Weak base permeability characteristics influence the intracellular sequestration site in the multidrug-resistant human leukemic cell line HL-60.

A number of organelles contained within mammalian cells have been implicated in the selective sequestration of chemical entities including drug molecules. Specifically, weakly basic molecules have been shown to selectively associate with either the mitochondrial compartment or lysosomes; however, the structural basis for this differentiation has not been understood. To investigate this, we have identified a series of seven weakly basic compounds, all with pK(a) near neutrality, which have different sequestration sites within the multidrug-resistant HL-60 human leukemic cell line. Three of the compounds were selectively sequestered into the mitochondria of the cells, whereas the remainder were predominantly localized within lysosomes. Using specific chemical inhibitors to disrupt either mitochondrial or lysosomal accumulation capacity, we demonstrated that accumulation of these compounds into respective organelles are not competitive processes. Comparison of the permeability characteristics of these compounds as a function of pH revealed striking differences that correlate with the intracellular sequestration site. Only those compounds with significantly reduced permeability in the ionized state relative to the un-ionized state had the capacity to accumulate within lysosomes. Alternatively, those compounds with relatively pH-insensitive permeability selectively accumulated into mitochondria. Using novel quantitative assays for assaying drug accumulation into subcellular organelles, we demonstrated a correlation between these permeability characteristics and the lysosomal versus mitochondrial accumulation capacity of these compounds. Together, these results suggest that the selective accumulations of weakly basic compounds in either lysosomes and mitochondria occur via exclusive pathways governed by a unique permeability parameter.

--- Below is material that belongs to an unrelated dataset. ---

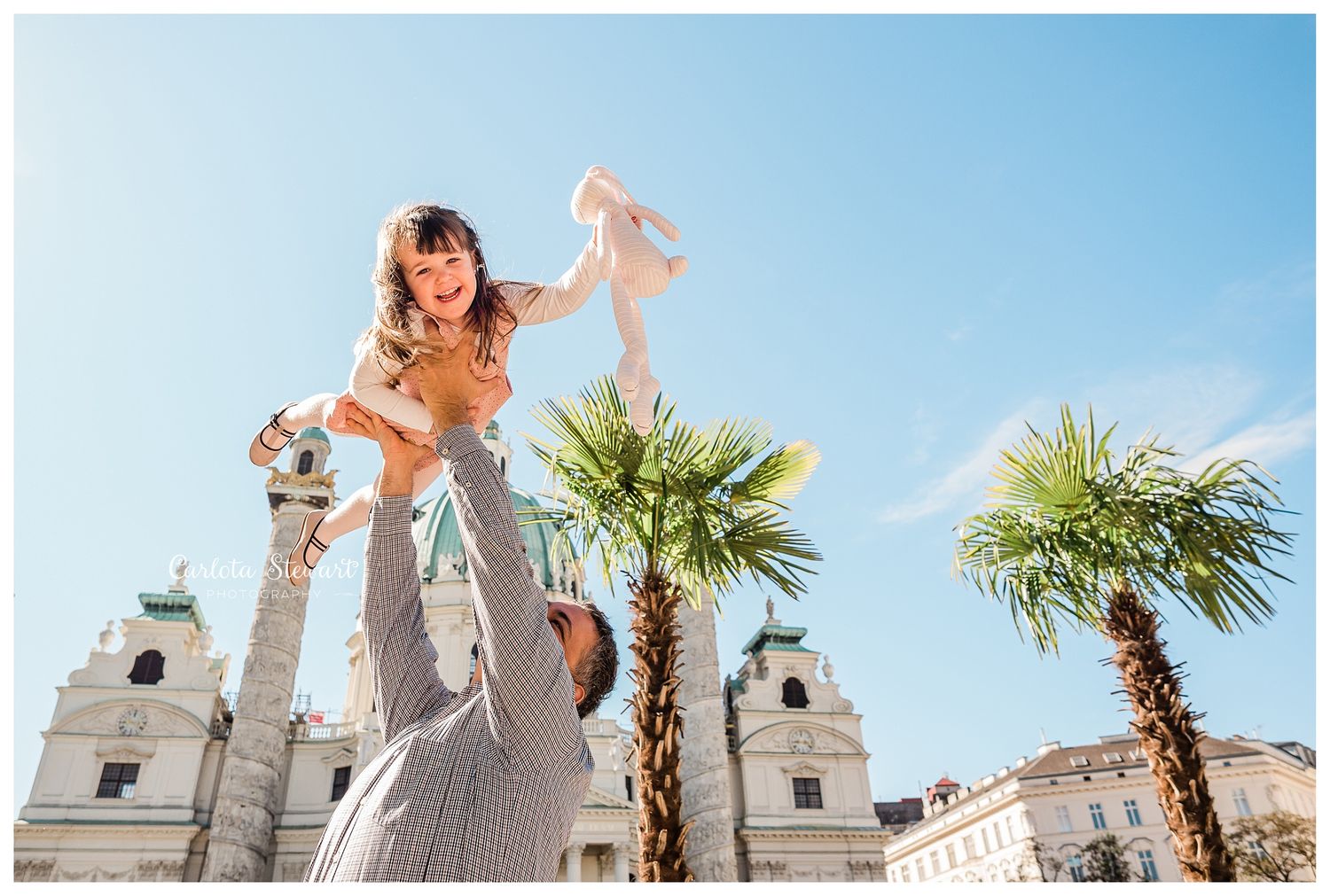 Father and daughter playing in Vienna City Centre for a family photoshoot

Separate roles for the Golgi apparatus and lysosomes in the sequestration of drugs in the multidrug-resistant human leukemic cell line HL-60.

The sequestration of drugs away from cellular target sites into cytoplasmic organelles of multidrug-resistant (MDR) cancer cells has been recently shown to be a cause for ineffective drug therapy. This process is poorly understood despite the fact that it has been observed in a large number of MDR cancer cell lines. Analysis of drug sequestration in these cells has traditionally been done using fluorescent anthracycline antibiotics (i.e. daunorubicin, doxorubicin). This narrow selection of substrates has resulted in a limited understanding of sequestration mechanisms and the intracellular compartments that are involved. To better characterize this phenotype, we chose to examine the sequestration of molecules having different acid/base properties in the MDR HL-60 human leukemic cell line. Here we show that weakly basic drug daunorubicin is sequestered into lysosomes according to a pH partitioning type mechanism, whereas sulforhodamime 101, a zwitterionic molecule, is sequestered into the Golgi apparatus through a drug transporter-mediated process. Quantitative intracellular pH measurements reveal that the lysosome-tocytosol pH gradient is expanded in the MDR line. Moreover, the MDR cells overexpress the multidrug resistance-related protein (MRP1), which is localized to the Golgi apparatus. These results demonstrate, for the first time, that two distinct mechanisms for intracellular compartmentalization are operational in a single MDR cell line.